• [GIVEN EXERCISE]: Render the listing as a JSON array of strings, one string per line with blank lines omitted, beginning at the line that contains "With respect to" and continuing through the end of the listing.

• [MATERIAL TO PROCESS]:
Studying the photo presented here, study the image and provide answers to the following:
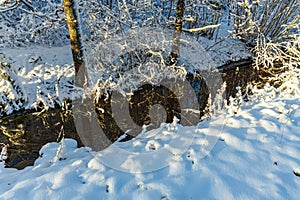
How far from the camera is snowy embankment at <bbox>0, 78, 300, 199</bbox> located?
2.25 metres

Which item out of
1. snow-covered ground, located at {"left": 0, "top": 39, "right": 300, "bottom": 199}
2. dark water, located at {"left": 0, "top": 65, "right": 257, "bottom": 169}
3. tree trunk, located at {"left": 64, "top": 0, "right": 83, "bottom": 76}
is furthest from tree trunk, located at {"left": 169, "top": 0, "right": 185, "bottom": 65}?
snow-covered ground, located at {"left": 0, "top": 39, "right": 300, "bottom": 199}

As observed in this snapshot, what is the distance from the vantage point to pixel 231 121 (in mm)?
3625

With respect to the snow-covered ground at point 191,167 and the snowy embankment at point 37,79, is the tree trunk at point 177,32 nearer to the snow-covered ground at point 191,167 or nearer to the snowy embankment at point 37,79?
the snowy embankment at point 37,79

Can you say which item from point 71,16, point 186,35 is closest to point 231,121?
point 71,16

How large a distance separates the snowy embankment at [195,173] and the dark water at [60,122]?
1.39 metres

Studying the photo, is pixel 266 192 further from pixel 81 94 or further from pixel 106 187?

• [COMPLETE RESPONSE]:
[
  "With respect to the snow-covered ground at point 191,167 and the snowy embankment at point 37,79, is the tree trunk at point 177,32 nearer to the snow-covered ground at point 191,167 or nearer to the snowy embankment at point 37,79?",
  "the snowy embankment at point 37,79",
  "Can you say which item from point 71,16, point 186,35 is closest to point 231,121?",
  "point 71,16",
  "How large a distance separates the snowy embankment at [195,173] and the dark water at [60,122]?",
  "1.39 metres",
  "Studying the photo, is pixel 266 192 further from pixel 81 94 or further from pixel 106 187?"
]